ERA+: Looking Behind The Stat
ERA+ is a great analytical tool. It permits comparisons of ERAs across different eras and different run environments by adjusting for general league scoring levels and park factors. Its advantages over simple ERA are obvious. It is the single pitching statistic most often regarded as the definitive tool for analyzing pitching careers. Some stat geeks have become so enamored of ERA+ and its derivatives that they deny certain baseball truisms that might call into question the validity of judging pitchers primarily on the basis of ERA+. They tend to deny the concept of clutch pitching, despite the fact that certain pitchers evince a tendency to pitch measurably better or worse in high leverage situations (see this post for a discussion of Leveraged ERA+, or LevERA+, which weights runs allowed (and runs prevented) based on the impact on win expectancy). They also tend to discount the theory that most pitchers "pitch to the score" by changing their pitching approach depending on the game situation.

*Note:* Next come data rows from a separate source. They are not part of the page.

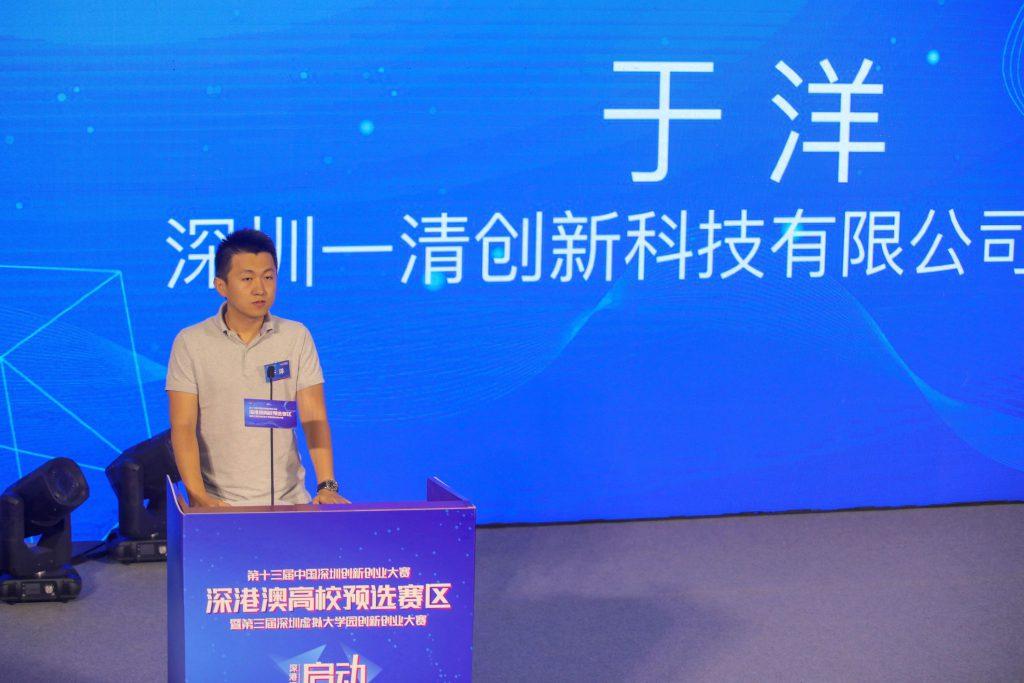 深圳一清創新科技有限公司合夥人于洋先生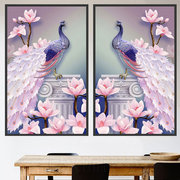 Peacock DIY 5D Diamond Embroidery Painting Cross Stitch Craft Home Wall Decor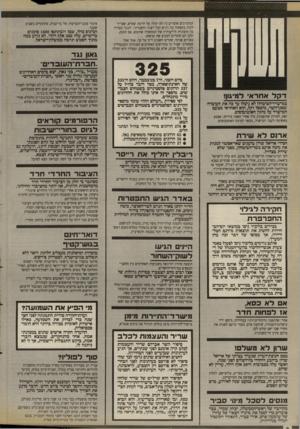 העולם הזה - גליון 2671 - 9 בנובמבר 1988 - עמוד 8 | המקורבים אומרים כי לא יעלה על הדעת שאיש, שצריך לכהן בתפקיד כה רגיש וכה ייצוגי והסברתי, יתנגד בצורה כה קיצונית לריעותיה של הממשלה שתקום, אם תקום, ולכן הם חותרים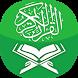 القرآن الكريم by عامرالعزي
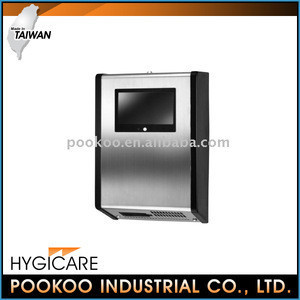 Pookoo Taiwan LCD screen Automatic Hand Dryer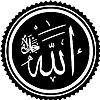 Reddit - Islam
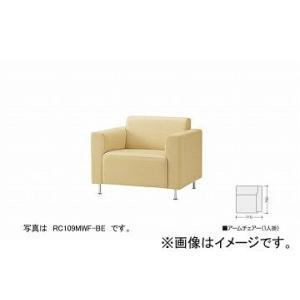 ナイキ/NAIKI ロビーシリーズ109 アームチェアー 1人掛 ベージュ RC109MLF-BE 710×750×660mm
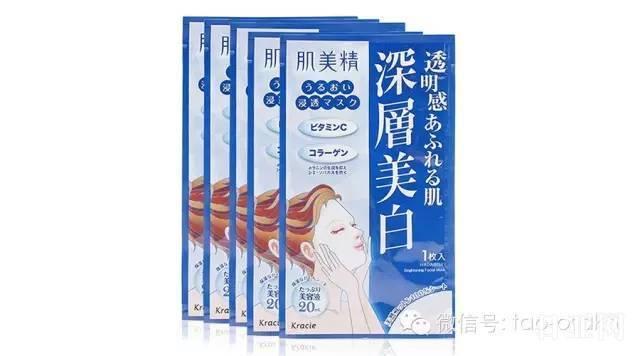 日本肌美精深层美白面膜使用说明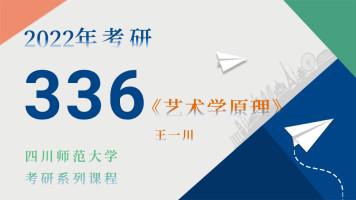 四川师范大学336艺术基础全程班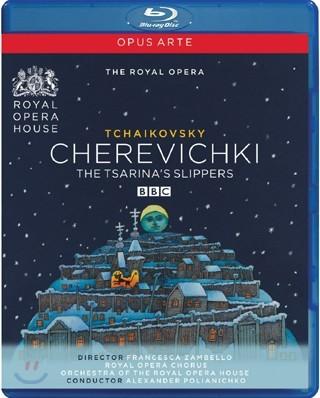 차이코프스키 : 체레비츠키 - 황후의 슬리퍼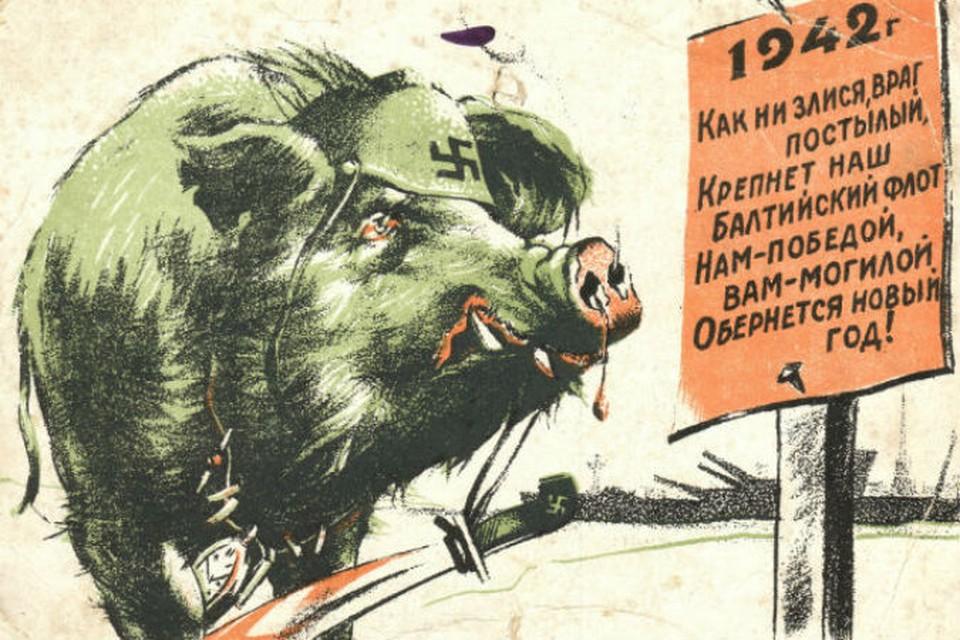 Историю жизни в блокадном Ленинграде можно проследить в том числе и по открыткам.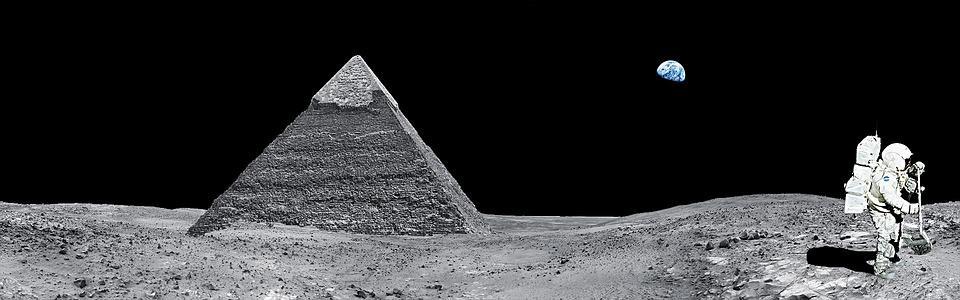 НЛО в виде пирамиды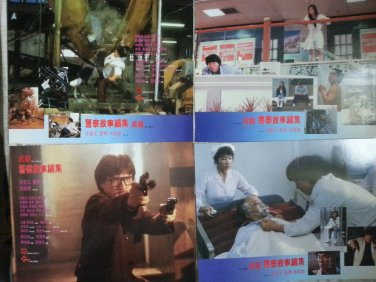 Jackie Chan Police Story 2 警����� Chinese Lobby Cards Golden Harvest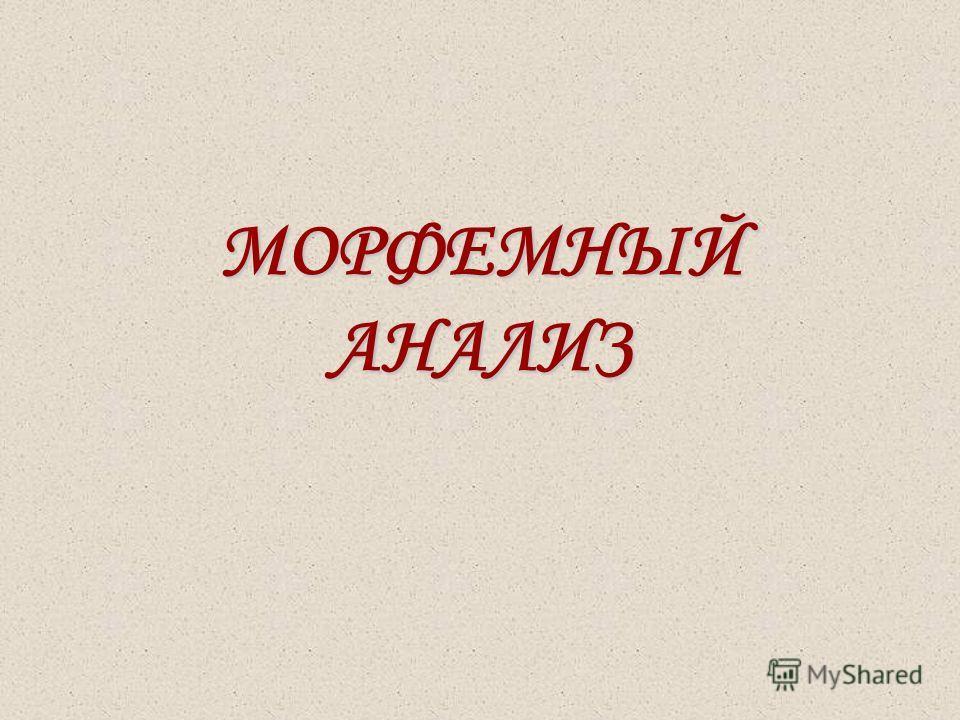 МОРФЕМНЫЙ АНАЛИЗ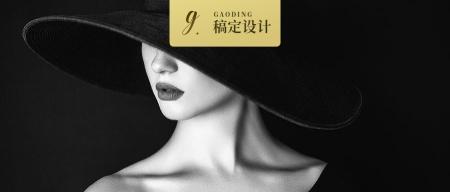 潮流时尚杂志号品牌logo展示公众号首图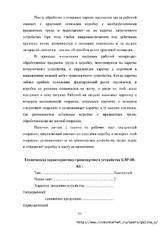 http://sh.uploads.ru/t/G73rj.jpg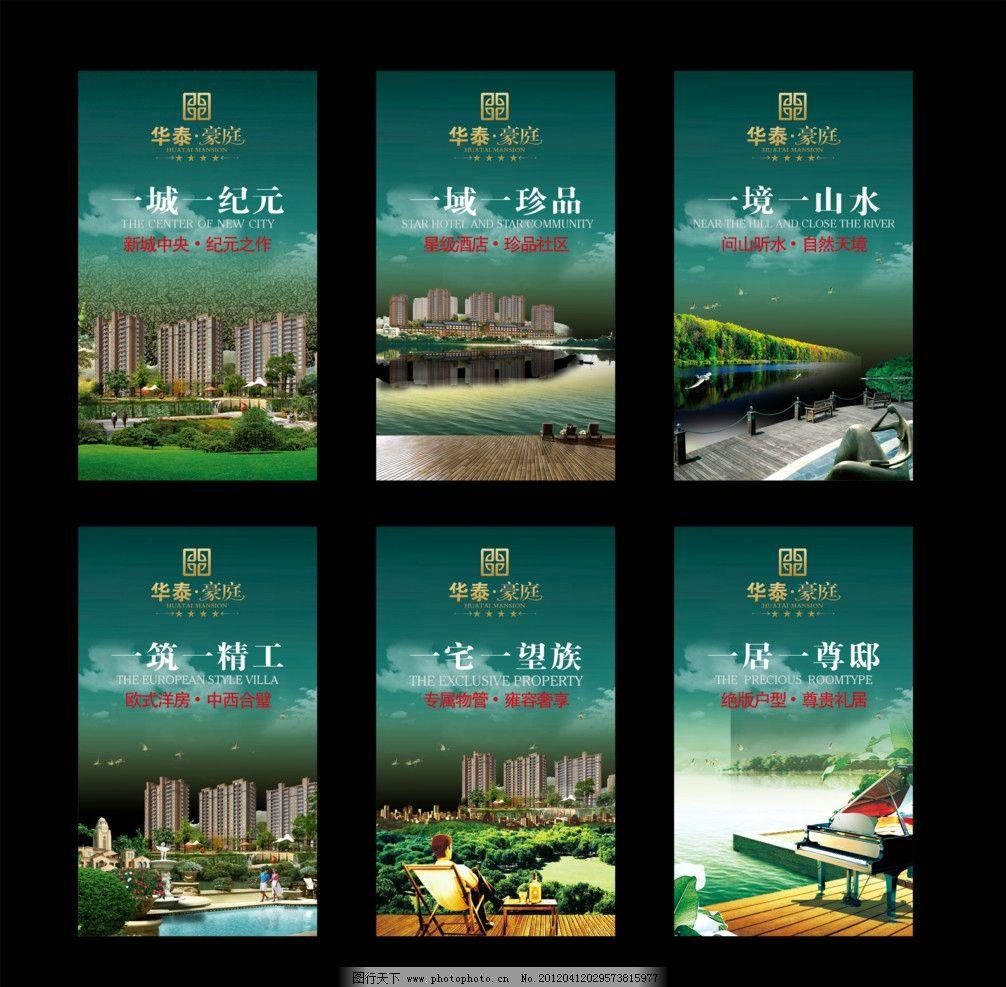 地产广告 世纪华泰 地产看板 房地产提案 天空 钢琴 雕塑 云朵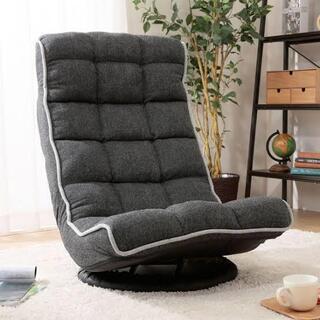 【値下げ】座椅子 360度回転 体を包み込む座椅子 − 山形県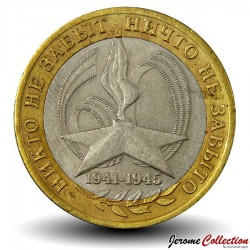 RUSSIE - PIECE de 10 Roubles - 60e anniversaire de la fin de la Seconde guerre mondiale - 2005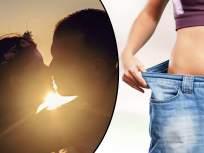 काय सांगता! किस केल्याने झटपट कमी होतं वजन, जाणून घ्या कसं?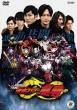 仮面ライダージオウ スピンオフ RIDER TIME 仮面ライダー龍騎[DVD]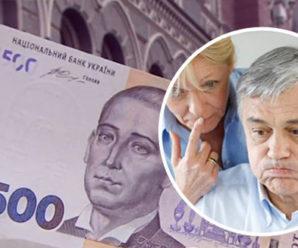 Україна з 1 березня проіндексує пенсії: на скільки підвищать виплати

A host of statistics confirm that most pitchers do indeed pitch to the score. Pitchers as a group subscribe to the theory that when granted a big lead it is better to put the ball over the plate and make the opposition hit their way back into the game rather than risking a rally fueled by bases on balls. Virtually all successful pitchers walk fewer batters when working with a significant lead. Virtually all pitchers, successful or not, surrender more runs when working with tremendous run support from their teammates. Baseball-Reference.com recently added pitching splits based on team run support, showing a pitcher's performance in games in which they received between 0 and 2 runs of support, 3 to 5 runs of support and 6 or more runs of support. The vast majority of pitchers will surrender more runs on average when working with 6 or more runs than they do when working with 5 or fewer runs. The run-support splits further confirm that variations in ERA in high run-support scenarios have little or no impact on a pitcher's winning percentage in these scenarios, with good pitchers winning between 90% and 95% of these decisions regardless of how much their ERAs increase with great run support.
These statistics don't reveal defects in the ERA+ statistic but rather reveal the limitations of the statistic. They reveal that the ERA+ of pitchers who are blessed with generally superior run support, like Jack Morris, may be misleading. In games in which Morris received six or more runs of support he allowed 18% more earned runs than he did when working with 3 to 5 runs of support. This didn't prevent Morris from winning 93.3% of his decisions in these games, approximately the same percentage as pitchers who had much smaller increases in ERA in similar situations. The incremental runs allowed by Morris in high run-support games significantly inflated his ERA and ERA+ but had virtually no impact on game outcomes or his teams' fortunes.
Morris is representative of most elite starting pitchers in this regard. They tend to allow significantly more runs when they have good run support to work with. The following list shows the percentage by which these pitchers' ERAs increased or decreased in games in which they received 6 or more runs of support (relative to games in which they received 5 or fewer runs of support).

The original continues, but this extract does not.